Zuckerberg hosted the live Earth-to-space call Wednesday with International Space Station (ISS) astronauts Tim Peake from the European Space Agency (ESA) and NASA’s Tim Kopra and Jeff Williams.

Seen by viewers via Facebook Live and on NASA’s official Facebook page on that day, the Live Q&A broadcast can still be watched by those who missed it.

“When you’re building products to try to connect everyone in the world, connecting folks who are out in space is about as extreme and cool as it gets. It’s awesome to have the opportunity to talk to you guys today,” Zuckerberg said in his introduction, afterward thanking the astronauts.

The 20-minute live interview paved way for user-contributed questions and gave space enthusiasts a direct look at the ISS, currently the biggest artificial body in low Earth orbit and serves as a research laboratory for astronauts to conduct experiments in microgravity.

Kopra, Expedition 47 commander, dubbed themselves an “experiment” — their survival in the space station, he explained, helps scientists understand the negative effects of zero gravity on the human body. They exercise regularly to mitigate loss of bone density and muscle mass, for instance.

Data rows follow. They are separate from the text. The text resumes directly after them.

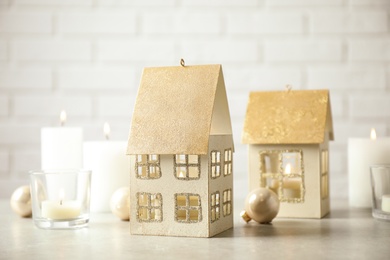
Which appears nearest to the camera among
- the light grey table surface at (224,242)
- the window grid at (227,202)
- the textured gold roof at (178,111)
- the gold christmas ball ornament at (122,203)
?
the light grey table surface at (224,242)

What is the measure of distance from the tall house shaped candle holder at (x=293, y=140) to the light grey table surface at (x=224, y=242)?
46 millimetres

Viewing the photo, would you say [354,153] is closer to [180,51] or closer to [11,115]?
[180,51]

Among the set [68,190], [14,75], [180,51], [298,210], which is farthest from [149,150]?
[14,75]

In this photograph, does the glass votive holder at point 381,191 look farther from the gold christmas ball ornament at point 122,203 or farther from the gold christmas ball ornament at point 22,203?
the gold christmas ball ornament at point 22,203

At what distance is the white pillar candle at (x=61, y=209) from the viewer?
1.05 m

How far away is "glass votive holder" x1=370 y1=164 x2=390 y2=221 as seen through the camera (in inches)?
43.9

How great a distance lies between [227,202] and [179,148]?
0.17 meters

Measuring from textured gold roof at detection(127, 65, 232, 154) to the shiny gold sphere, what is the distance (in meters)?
0.13

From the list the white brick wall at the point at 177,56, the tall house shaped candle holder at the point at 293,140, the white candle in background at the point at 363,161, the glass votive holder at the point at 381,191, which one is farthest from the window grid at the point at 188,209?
the white brick wall at the point at 177,56

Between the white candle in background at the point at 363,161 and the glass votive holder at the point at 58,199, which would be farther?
the white candle in background at the point at 363,161

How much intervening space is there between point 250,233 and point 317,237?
0.34 ft

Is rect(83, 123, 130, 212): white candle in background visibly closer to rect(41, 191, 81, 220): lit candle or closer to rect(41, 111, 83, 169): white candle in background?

Inside the space lab, he said that they also conduct basic research that mostly revolves around the physical sciences, including fluid flow, combustion and microbiology. These are aimed to provide long-term dividends in terms of benefiting planet Earth, he added.

They are also testing new technologies and ideas to aid forthcoming manned Mars missions. One of them is an inflatable module, to be outfitted and instrumented to allow greater volumes to be sent toward space from Earth with fewer launches.

“This first test of an expandable module will allow investigators to gauge how well the habitat performs and specifically, how well it protects against solar radiation, space debris and the temperature extremes of space," said NASA of the experimental habitat BEAM, the first inflatable compartment ever tested in orbit.